As with all API calls in BigQuery, the key is formatting your configuration string appropriately before submitting it to the API method. In this case, the call to Tables.patch
requires the full table schema
be supplied, which just contains the fields
list, which is a list of fields containing name
, mode
, and type
values.
The important thing to note is that whether you are adding columns or just updating modes
for existing columns, you must supply the full schema to the API call.
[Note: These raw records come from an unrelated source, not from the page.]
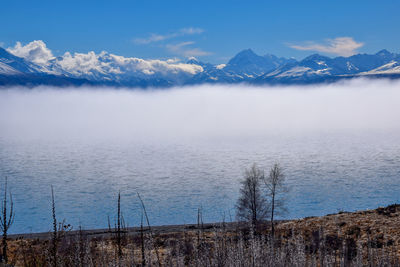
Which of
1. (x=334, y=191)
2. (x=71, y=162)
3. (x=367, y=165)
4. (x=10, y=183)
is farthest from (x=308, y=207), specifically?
(x=71, y=162)

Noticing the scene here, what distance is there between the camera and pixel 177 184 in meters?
121

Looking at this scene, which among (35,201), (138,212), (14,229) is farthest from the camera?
(35,201)

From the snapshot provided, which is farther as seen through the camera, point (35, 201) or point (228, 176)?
point (228, 176)

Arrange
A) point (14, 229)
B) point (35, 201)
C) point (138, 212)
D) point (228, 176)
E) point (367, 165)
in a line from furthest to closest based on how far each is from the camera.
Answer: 1. point (367, 165)
2. point (228, 176)
3. point (35, 201)
4. point (138, 212)
5. point (14, 229)

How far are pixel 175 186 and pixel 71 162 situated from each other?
7538 centimetres

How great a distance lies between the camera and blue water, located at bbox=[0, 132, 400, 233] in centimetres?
8919

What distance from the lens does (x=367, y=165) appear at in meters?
147

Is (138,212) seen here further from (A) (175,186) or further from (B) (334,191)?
(B) (334,191)

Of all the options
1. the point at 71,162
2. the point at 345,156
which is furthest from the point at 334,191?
the point at 71,162

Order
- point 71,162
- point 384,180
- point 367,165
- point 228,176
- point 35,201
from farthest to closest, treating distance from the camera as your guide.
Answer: point 71,162, point 367,165, point 228,176, point 384,180, point 35,201

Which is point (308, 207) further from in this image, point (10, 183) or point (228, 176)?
point (10, 183)

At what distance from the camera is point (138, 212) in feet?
294

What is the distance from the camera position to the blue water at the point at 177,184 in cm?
8919

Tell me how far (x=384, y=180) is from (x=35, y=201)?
102 m
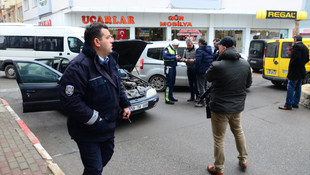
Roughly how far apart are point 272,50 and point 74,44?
8535mm

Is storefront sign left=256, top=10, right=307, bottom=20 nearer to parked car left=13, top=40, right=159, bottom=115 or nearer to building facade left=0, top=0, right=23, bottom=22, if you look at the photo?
parked car left=13, top=40, right=159, bottom=115

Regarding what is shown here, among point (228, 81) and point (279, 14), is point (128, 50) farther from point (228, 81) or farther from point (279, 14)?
point (279, 14)

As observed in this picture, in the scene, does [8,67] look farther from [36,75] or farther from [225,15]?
[225,15]

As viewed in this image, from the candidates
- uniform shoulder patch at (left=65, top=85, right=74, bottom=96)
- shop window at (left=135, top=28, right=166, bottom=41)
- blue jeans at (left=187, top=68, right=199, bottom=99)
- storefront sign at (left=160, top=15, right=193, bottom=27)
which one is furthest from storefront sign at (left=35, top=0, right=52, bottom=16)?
uniform shoulder patch at (left=65, top=85, right=74, bottom=96)

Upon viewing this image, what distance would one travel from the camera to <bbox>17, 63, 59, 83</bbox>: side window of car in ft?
18.3

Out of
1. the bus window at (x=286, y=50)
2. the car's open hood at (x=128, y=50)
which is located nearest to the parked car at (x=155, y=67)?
the car's open hood at (x=128, y=50)

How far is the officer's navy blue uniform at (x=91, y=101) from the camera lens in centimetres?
220

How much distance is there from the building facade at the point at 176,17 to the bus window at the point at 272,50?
7.16 meters

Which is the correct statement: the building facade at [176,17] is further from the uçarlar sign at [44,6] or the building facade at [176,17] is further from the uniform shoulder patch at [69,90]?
the uniform shoulder patch at [69,90]

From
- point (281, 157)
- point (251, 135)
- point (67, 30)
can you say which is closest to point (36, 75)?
point (251, 135)

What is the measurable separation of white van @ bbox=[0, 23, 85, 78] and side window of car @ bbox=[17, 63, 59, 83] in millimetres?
6607

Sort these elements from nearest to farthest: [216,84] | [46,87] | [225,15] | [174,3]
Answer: [216,84]
[46,87]
[174,3]
[225,15]

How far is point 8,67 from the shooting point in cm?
1236

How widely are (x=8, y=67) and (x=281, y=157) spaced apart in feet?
40.5
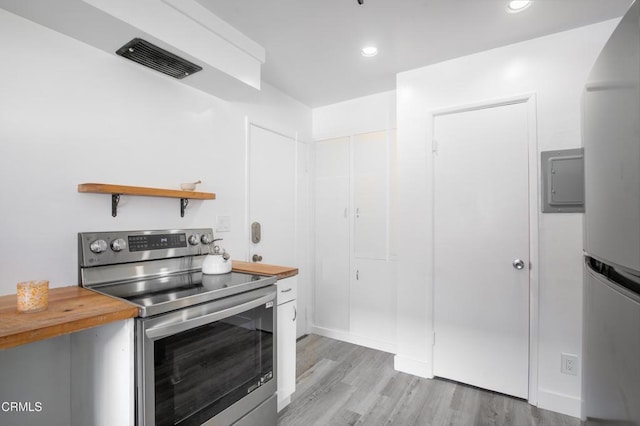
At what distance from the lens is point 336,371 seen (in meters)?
2.55

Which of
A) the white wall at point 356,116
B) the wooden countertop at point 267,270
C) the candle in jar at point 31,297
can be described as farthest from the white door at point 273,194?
the candle in jar at point 31,297

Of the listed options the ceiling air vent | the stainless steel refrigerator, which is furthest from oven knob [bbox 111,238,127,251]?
the stainless steel refrigerator

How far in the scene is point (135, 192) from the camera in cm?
165

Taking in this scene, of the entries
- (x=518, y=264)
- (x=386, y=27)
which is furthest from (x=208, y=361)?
(x=386, y=27)

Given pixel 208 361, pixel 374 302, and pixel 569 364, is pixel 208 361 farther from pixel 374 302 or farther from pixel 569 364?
pixel 569 364

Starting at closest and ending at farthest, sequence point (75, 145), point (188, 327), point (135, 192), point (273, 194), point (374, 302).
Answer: point (188, 327) < point (75, 145) < point (135, 192) < point (273, 194) < point (374, 302)

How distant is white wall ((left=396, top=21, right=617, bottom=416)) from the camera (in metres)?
1.98

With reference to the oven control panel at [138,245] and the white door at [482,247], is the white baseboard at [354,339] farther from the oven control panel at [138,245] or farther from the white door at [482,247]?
the oven control panel at [138,245]

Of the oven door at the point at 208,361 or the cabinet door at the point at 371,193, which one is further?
the cabinet door at the point at 371,193

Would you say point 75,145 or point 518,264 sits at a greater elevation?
point 75,145

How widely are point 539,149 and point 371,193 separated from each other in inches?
55.4

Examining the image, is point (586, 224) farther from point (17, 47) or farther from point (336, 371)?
point (17, 47)

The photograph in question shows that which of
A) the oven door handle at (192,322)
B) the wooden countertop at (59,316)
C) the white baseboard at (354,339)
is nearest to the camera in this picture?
the wooden countertop at (59,316)

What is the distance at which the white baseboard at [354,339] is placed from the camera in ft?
9.59
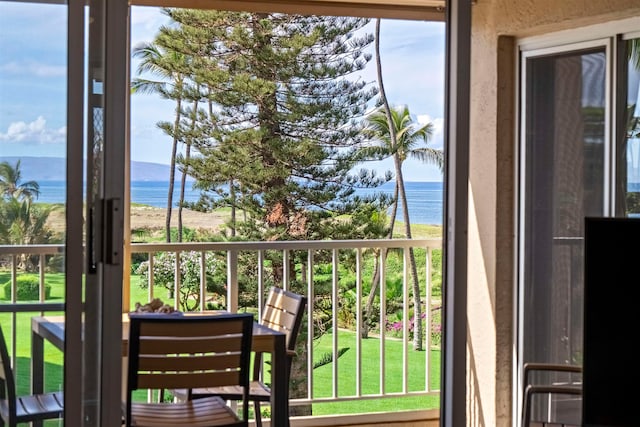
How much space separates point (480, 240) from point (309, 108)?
22.0 feet

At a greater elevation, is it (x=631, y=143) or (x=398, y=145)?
(x=398, y=145)

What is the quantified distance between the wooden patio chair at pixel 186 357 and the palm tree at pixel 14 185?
119 cm

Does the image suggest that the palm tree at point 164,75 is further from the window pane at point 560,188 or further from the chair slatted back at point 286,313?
the window pane at point 560,188

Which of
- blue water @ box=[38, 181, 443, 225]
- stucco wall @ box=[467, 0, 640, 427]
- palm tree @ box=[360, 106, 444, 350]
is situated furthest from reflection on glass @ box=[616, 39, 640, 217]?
palm tree @ box=[360, 106, 444, 350]

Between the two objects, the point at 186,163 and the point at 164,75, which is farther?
the point at 186,163

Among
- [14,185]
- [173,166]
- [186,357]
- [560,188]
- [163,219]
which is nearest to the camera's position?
[14,185]

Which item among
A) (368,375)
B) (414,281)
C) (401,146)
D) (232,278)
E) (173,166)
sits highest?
(401,146)

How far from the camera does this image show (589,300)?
264 centimetres

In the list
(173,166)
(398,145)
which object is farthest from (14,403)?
(398,145)

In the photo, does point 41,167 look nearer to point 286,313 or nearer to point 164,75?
point 286,313

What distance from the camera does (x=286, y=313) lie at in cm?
419

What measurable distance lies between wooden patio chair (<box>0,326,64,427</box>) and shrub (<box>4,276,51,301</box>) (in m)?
0.10

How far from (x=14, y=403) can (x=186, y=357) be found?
4.15 ft

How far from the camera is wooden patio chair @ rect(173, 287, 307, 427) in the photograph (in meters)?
4.05
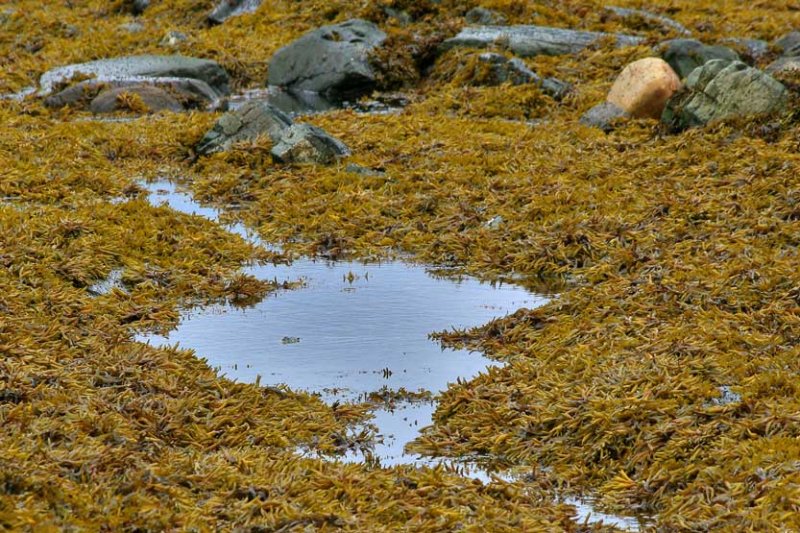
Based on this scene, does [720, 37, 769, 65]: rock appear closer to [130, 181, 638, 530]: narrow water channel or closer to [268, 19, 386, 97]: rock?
[268, 19, 386, 97]: rock

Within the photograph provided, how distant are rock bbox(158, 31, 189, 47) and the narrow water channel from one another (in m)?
14.5

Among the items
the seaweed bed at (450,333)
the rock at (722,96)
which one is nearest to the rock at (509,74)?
the seaweed bed at (450,333)

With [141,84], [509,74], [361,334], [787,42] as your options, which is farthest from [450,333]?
[787,42]

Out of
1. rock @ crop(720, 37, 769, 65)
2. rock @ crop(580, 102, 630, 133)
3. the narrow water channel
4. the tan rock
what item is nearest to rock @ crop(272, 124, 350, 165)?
the narrow water channel

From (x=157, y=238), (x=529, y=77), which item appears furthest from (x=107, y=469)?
(x=529, y=77)

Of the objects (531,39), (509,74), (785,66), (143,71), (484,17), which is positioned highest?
(785,66)

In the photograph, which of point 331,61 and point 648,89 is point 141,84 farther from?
point 648,89

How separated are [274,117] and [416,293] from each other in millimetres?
6640

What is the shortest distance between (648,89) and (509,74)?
3.60 metres

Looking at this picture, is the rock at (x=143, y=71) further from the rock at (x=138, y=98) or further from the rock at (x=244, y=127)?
the rock at (x=244, y=127)

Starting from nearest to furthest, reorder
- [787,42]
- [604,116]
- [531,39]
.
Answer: [604,116]
[531,39]
[787,42]

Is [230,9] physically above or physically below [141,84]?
below

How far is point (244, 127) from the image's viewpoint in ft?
57.9

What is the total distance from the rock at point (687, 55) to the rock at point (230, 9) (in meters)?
11.5
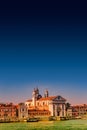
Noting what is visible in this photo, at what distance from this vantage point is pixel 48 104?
2305cm

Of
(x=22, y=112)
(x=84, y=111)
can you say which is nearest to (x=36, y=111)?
(x=22, y=112)

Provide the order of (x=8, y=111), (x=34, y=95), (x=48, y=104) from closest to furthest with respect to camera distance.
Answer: (x=8, y=111), (x=48, y=104), (x=34, y=95)

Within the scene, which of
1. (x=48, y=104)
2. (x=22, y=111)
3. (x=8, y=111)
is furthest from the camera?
(x=48, y=104)

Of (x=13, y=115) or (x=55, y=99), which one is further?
(x=55, y=99)

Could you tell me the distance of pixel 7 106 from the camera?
65.8 ft

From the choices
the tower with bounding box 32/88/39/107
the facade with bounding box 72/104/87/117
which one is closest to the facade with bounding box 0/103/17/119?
the tower with bounding box 32/88/39/107

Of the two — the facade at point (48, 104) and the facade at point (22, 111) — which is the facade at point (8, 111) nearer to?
the facade at point (22, 111)

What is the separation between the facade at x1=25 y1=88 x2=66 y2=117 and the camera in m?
22.6

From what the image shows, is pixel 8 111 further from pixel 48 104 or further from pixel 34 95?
pixel 34 95

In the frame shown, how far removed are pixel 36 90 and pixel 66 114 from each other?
7.09ft

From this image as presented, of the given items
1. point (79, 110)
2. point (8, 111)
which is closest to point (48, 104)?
point (79, 110)

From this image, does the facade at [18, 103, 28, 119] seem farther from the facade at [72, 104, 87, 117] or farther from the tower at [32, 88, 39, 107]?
the facade at [72, 104, 87, 117]

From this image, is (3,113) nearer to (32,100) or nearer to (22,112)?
(22,112)

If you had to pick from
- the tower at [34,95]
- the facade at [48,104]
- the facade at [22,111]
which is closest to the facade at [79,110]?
the facade at [48,104]
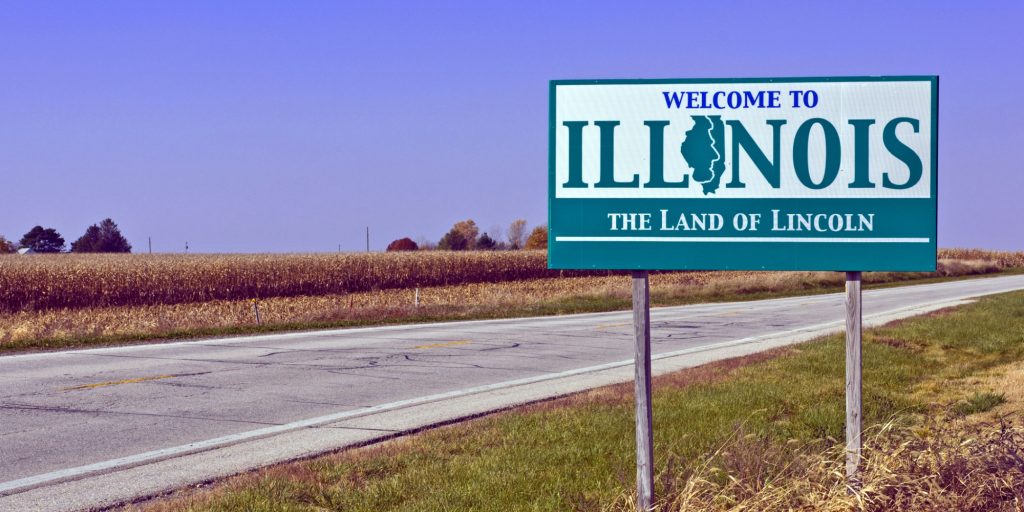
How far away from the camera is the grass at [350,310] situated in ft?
61.4

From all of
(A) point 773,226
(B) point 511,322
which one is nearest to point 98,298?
(B) point 511,322

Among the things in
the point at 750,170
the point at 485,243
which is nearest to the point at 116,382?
the point at 750,170

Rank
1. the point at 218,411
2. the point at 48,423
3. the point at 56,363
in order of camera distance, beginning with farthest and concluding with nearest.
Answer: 1. the point at 56,363
2. the point at 218,411
3. the point at 48,423

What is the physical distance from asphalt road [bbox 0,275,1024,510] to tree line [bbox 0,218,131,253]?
96.1 metres

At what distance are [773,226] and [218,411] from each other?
22.1 ft

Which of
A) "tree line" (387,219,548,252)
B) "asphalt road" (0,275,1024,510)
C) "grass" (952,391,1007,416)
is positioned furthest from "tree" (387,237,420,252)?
"grass" (952,391,1007,416)

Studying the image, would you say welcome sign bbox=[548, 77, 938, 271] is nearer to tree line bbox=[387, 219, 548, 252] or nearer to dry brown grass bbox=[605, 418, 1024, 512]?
dry brown grass bbox=[605, 418, 1024, 512]

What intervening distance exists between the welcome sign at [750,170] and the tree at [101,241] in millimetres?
111298

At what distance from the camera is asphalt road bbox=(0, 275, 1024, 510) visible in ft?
26.3

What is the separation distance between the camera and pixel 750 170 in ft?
17.1

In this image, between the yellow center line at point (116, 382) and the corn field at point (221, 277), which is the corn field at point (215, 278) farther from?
the yellow center line at point (116, 382)

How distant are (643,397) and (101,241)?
112736 millimetres

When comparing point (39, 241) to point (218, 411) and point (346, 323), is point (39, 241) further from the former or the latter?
point (218, 411)

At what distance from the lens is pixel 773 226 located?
17.1ft
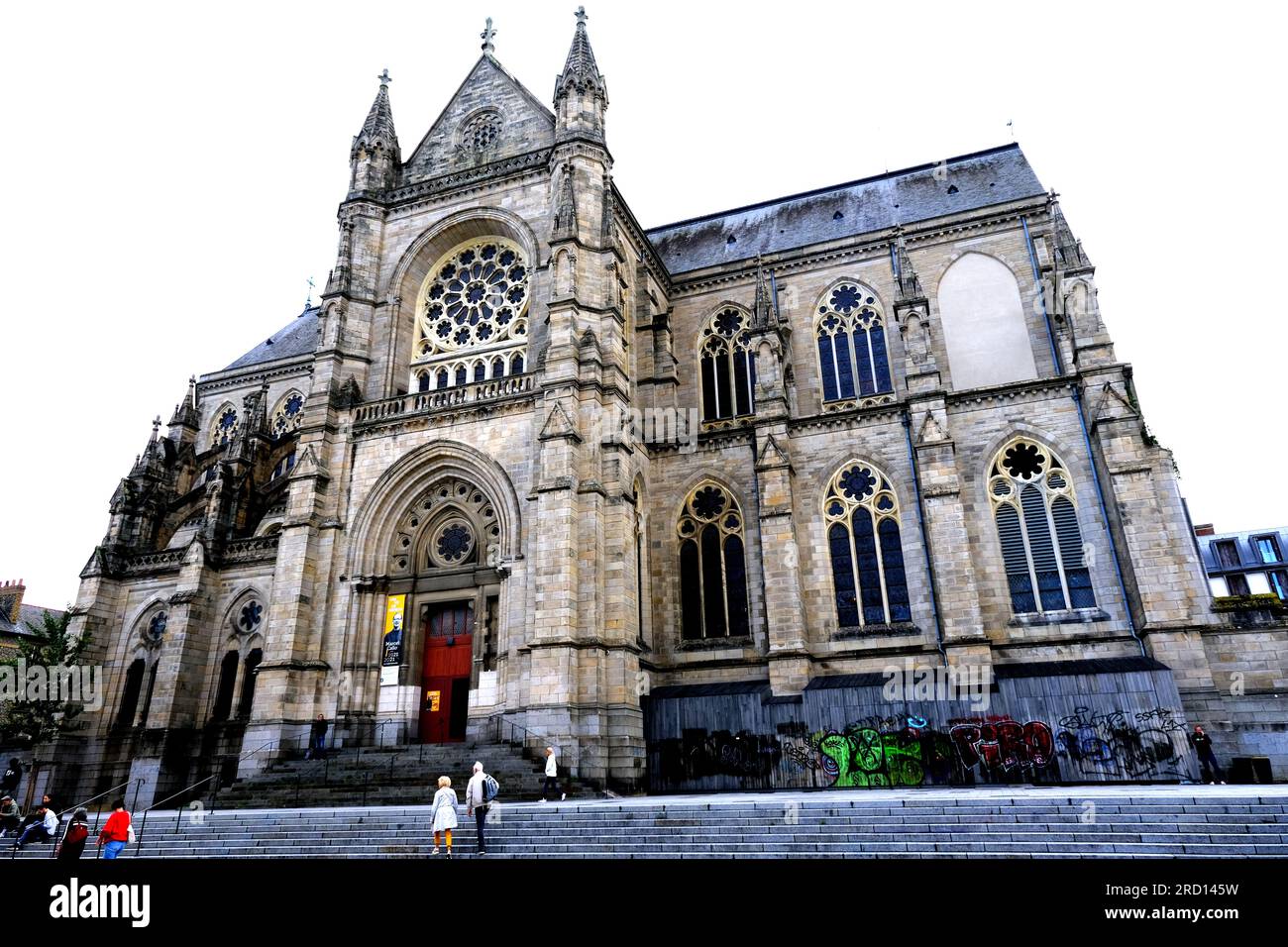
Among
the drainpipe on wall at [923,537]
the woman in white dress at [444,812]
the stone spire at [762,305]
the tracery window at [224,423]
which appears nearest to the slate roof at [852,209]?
the stone spire at [762,305]

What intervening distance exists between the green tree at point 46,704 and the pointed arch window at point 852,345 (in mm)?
26255

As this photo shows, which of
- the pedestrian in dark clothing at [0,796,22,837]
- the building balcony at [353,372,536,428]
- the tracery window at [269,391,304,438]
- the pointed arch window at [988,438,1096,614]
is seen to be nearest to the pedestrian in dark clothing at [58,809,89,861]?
the pedestrian in dark clothing at [0,796,22,837]

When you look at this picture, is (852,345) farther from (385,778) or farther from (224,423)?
(224,423)

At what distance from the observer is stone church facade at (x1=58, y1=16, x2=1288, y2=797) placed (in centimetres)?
1959

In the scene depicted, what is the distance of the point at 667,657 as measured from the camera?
23.8 meters

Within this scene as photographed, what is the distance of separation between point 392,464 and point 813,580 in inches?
508

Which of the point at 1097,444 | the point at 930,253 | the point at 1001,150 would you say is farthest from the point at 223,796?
the point at 1001,150

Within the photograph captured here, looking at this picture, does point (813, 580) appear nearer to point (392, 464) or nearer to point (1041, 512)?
point (1041, 512)

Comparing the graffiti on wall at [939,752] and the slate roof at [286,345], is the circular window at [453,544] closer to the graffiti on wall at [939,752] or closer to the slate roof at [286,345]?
the graffiti on wall at [939,752]

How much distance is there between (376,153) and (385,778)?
2101 cm

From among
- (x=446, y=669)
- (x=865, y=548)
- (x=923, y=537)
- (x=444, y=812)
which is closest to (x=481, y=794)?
(x=444, y=812)

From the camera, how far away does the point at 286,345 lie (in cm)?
3825

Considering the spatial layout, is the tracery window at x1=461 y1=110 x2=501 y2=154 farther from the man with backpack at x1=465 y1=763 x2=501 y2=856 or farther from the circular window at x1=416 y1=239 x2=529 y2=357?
the man with backpack at x1=465 y1=763 x2=501 y2=856

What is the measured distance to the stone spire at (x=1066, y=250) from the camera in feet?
77.6
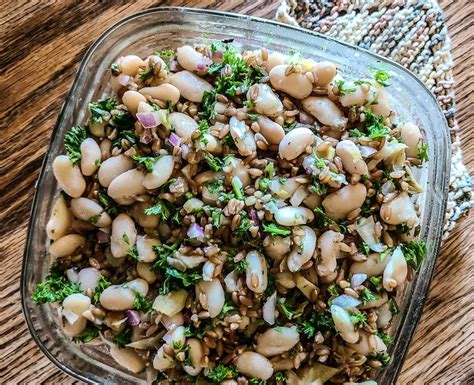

For example, we have the simple melville
table with a few existing fields: BookMeta_Title
, BookMeta_Date
, BookMeta_Creator
, BookMeta_Language
, and BookMeta_Publisher
. We want to add a last_updated
field of the TIMESTAMP type
, so our entire configuration script for the API looks like this:
{
"schema": {
"fields": [
{
"mode": "NULLABLE",
"name": "BookMeta_Title",
"type": "STRING"
},
{
"mode": "NULLABLE",
"name": "BookMeta_Date",
"type": "TIMESTAMP"
},
{
"mode": "NULLABLE",
"name": "BookMeta_Creator",
"type": "STRING"
},
{
"mode": "NULLABLE",
"name": "BookMeta_Language",
"type": "STRING"
},
{
"mode": "NULLABLE",
"name": "BookMeta_Publisher",
"type": "STRING"
},
{
"mode": "NULLABLE",
"name": "last_updated",
"type": "TIMESTAMP"
}
]
}
}
In essence, all we’ve done is listed all the existing fields exactly, then added our new last_updated
field to the bottom. Once submitted via the API patch call, we get the expected result:
{
"kind": "bigquery#table",
"etag": "\"T7tifokHjXTVbjJPVpstHNnQ7nk/MTQ2OTMyMzMyOTIxMQ\"",
"id": "bookstore-1382:exports.melville",
"selfLink": "https://www.googleapis.com/bigquery/v2/projects/bookstore-1382/datasets/exports/tables/melville",
"tableReference": {
"projectId": "bookstore-1382",
"datasetId": "exports",
"tableId": "melville"
},
"schema": {
"fields": [
{
"name": "BookMeta_Title",
"type": "STRING",
"mode": "NULLABLE"
},
{
"name": "BookMeta_Date",
"type": "TIMESTAMP",
"mode": "NULLABLE"
},
{
"name": "BookMeta_Creator",
"type": "STRING",
"mode": "NULLABLE"
},
{
"name": "BookMeta_Language",
"type": "STRING",
"mode": "NULLABLE"
},
{
"name": "BookMeta_Publisher",
"type": "STRING",
"mode": "NULLABLE"
},
{
"name": "last_updated",
"type": "TIMESTAMP",
"mode": "NULLABLE"
}
]
},
"numBytes": "1344",
"numLongTermBytes": "0",
"numRows": "12",
"creationTime": "1469323329211",
"lastModifiedTime": "1469323329211",
"type": "TABLE"
}
And sure enough the table schema now has our new field added on!